▶ **TASK ITEM**
In the passage on sampling in the Alme catchment, what final concentration of ethanol was used to fix the biofilm samples?

▶ **PASSAGE PROVIDED**
+---+
Figure 1 Sampling sites along the Alme catchment. The sites are described at the majoritarian aquatic state, not necessarily the state that the sites were found in.

To characterize the streams, the physicochemical conditions were measured in the field with a Multimeter sonde (PCE-PHD1, PCE Instruments, Meschede, Germany). Fresh water samples were taken at each site with flowing or standing surface water and analyzed spectrophotometrically in the laboratory after being filtered. The results are listed in Supplementary Table 1.

2.2 Diatom sampling

Diatoms were sampled from the periphyton following the CEN/TR 17244:288 (CEN, 2018). The stones to be sampled were first measured with a Benthotorch (BBE+ Moldaenke GmbH, Schwentinental, Germany) to confirm fluorescence and thus functional chlorophyll activity within the biofilm (Supplementary Table 2). A total of 100 cm² of biofilm extracted from five stones was scraped with a new toothbrush for each site, pooled in a Falcon tube and directly fixated using molecular grade ethanol to a final concentration of 75%. In the dry sites, stones were wetted with deionized water to scrape the sample. The fixated sample was then kept cool during the sampling and put into the −20°C freezer upon arrival.
+---+
▶ **PROVIDED INFORMATION**
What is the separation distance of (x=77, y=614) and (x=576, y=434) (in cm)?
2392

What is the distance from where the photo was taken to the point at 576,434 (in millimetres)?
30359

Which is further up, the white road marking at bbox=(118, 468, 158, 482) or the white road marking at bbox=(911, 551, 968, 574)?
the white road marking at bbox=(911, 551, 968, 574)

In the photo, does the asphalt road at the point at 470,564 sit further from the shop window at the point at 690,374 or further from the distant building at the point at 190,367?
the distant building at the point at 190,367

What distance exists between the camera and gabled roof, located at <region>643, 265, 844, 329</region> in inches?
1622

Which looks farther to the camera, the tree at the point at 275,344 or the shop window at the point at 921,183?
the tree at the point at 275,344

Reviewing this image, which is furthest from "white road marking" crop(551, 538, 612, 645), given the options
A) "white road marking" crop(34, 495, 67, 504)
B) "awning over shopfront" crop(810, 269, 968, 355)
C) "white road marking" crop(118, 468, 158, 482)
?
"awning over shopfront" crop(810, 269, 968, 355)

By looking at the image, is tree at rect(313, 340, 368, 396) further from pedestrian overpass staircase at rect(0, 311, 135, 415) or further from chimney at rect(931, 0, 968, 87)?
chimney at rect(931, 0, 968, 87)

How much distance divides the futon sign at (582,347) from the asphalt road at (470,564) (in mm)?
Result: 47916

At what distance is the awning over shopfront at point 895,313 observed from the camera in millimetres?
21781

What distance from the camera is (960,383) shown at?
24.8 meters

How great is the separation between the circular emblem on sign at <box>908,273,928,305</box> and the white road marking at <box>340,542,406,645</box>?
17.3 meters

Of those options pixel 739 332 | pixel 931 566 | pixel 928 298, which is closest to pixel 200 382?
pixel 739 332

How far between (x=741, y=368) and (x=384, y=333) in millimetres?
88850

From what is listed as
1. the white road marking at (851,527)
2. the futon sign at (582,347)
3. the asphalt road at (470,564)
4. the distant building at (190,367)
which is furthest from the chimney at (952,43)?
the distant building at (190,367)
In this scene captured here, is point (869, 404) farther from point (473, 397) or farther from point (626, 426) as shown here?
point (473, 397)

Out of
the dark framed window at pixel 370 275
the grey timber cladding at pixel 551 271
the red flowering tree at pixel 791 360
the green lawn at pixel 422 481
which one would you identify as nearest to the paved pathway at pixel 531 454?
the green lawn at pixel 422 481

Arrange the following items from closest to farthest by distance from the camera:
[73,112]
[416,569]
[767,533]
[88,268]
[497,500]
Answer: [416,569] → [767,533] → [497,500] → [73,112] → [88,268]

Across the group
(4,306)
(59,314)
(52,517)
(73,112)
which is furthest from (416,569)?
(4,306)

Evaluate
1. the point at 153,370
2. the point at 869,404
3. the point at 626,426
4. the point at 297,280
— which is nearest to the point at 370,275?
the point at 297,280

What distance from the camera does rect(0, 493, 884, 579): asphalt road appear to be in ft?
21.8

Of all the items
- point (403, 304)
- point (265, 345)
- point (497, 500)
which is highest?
+---+
▶ **RESULT FOR THIS EXERCISE**
75%